** Provided passage follows **
Would Donald Trump try to ban abortion nationwide if he returns to the White House? His allies have dodged the question by saying it’s irrelevant, because the policy is unlikely to get enough votes to pass Congress. Trump himself has said he would refuse to sign any such legislation.
Thing is, he wouldn’t need to: The next president could sharply limit access to reproductive care nationwide unilaterally, through administrative action alone. As incoherent as Trump’s many abortion stances have been, there are plenty of signs he would choose this path.
Trump has said he “solved” the problem of reproductive rights by punting the issue to the states. But even post-Dobbs, the executive branch retains significant influence over access to abortion (and miscarriage and fertility) care throughout the country. In fact, while it’s gotten relatively little coverage this election, the Biden-Harris administration has worked valiantly to protect women’s access to care through regulatory decisions and lawsuits, all of which Trump as president could easily unravel or reverse.
Consider, for example, the ongoing legal fight over whether hospitals must provide abortion care when necessary to prevent serious harm to the mother’s health. (Yes, this is seriously up for debate.)
** End of Provided passage **
** Dataset content follows **
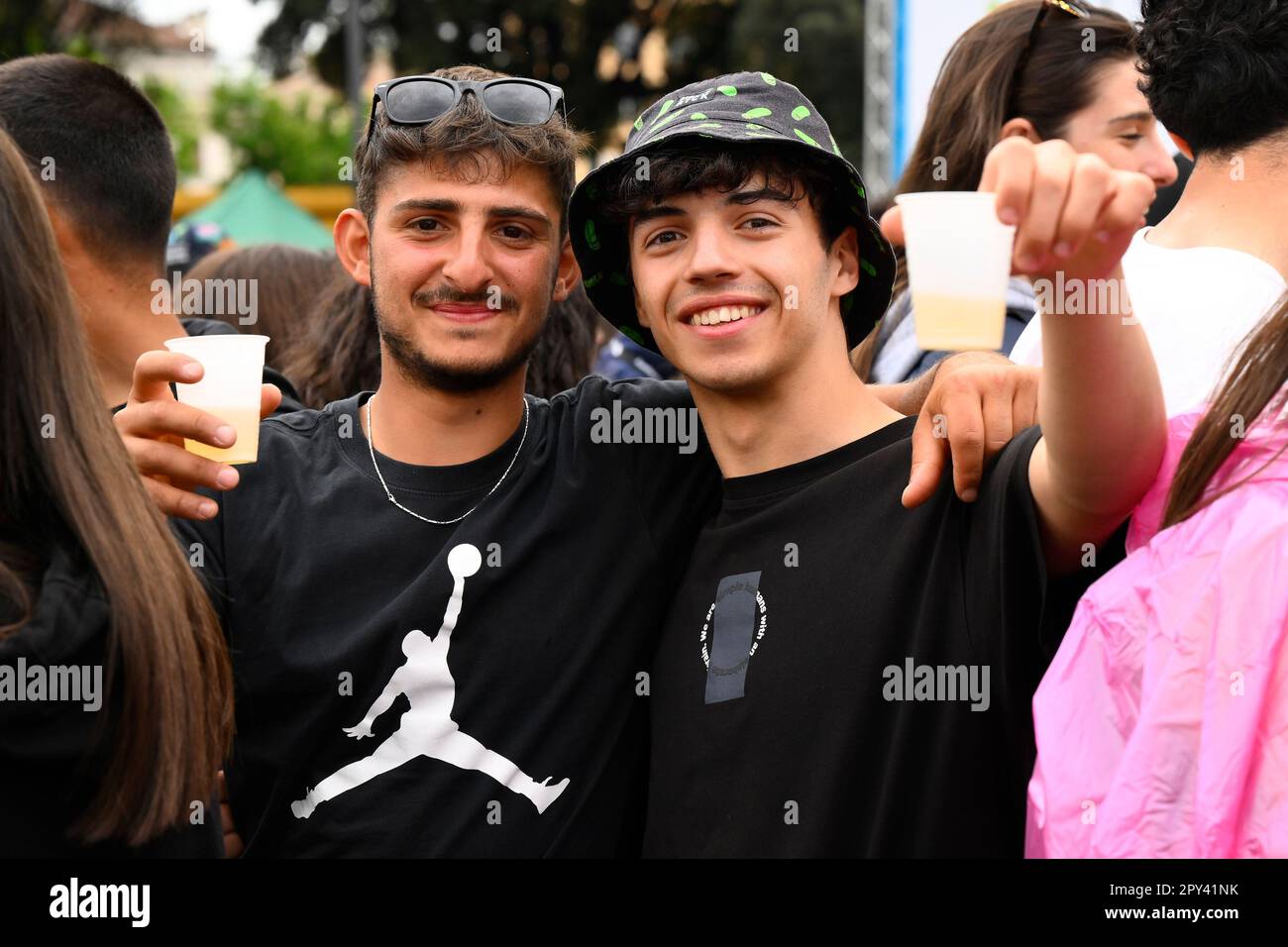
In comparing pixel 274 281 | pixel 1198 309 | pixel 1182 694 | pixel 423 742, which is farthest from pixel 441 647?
pixel 274 281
** End of Dataset content **
## [What this exercise asks]
(a) In the passage on abortion policy, what has Trump himself said he would refuse to sign?
(b) Quote the passage on abortion policy word for word, starting at "Would Donald Trump" and ending at "any such legislation.".

## [Solutions to the tasks]
(a) Any legislation banning abortion nationwide.

(b)
Would Donald Trump try to ban abortion nationwide if he returns to the White House? His allies have dodged the question by saying it’s irrelevant, because the policy is unlikely to get enough votes to pass Congress. Trump himself has said he would refuse to sign any such legislation.